* Start INPUT ROWS *

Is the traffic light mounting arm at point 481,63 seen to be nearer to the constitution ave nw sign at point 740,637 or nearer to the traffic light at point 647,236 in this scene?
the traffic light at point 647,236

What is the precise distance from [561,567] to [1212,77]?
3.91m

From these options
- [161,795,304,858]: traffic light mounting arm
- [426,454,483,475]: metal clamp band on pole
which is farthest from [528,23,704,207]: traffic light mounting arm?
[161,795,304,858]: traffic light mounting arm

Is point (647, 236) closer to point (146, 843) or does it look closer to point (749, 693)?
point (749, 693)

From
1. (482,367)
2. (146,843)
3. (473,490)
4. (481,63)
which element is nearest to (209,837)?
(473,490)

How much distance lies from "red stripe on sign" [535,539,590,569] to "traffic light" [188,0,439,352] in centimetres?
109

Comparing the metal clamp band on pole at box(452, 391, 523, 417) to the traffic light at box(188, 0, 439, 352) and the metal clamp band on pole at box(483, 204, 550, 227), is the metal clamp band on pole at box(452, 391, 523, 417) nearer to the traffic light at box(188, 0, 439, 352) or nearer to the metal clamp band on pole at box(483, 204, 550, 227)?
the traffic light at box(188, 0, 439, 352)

* End INPUT ROWS *

EXERCISE PROMPT = Convert the lines from the one containing "Is point (647, 236)" through the end of the items into a JSON list of strings, one string per line, omitting blank lines.

OUTPUT OF THE TASK =
[
  "Is point (647, 236) closer to point (146, 843) or does it look closer to point (749, 693)?",
  "point (749, 693)",
  "From",
  "1. (482,367)",
  "2. (146,843)",
  "3. (473,490)",
  "4. (481,63)",
  "which element is nearest to (209,837)?",
  "(473,490)",
  "How much distance lies from \"red stripe on sign\" [535,539,590,569] to \"traffic light\" [188,0,439,352] in centimetres?",
  "109",
  "Comparing the metal clamp band on pole at box(452, 391, 523, 417) to the traffic light at box(188, 0, 439, 352) and the metal clamp band on pole at box(483, 204, 550, 227), is the metal clamp band on pole at box(452, 391, 523, 417) nearer to the traffic light at box(188, 0, 439, 352) or nearer to the metal clamp band on pole at box(483, 204, 550, 227)?",
  "the traffic light at box(188, 0, 439, 352)"
]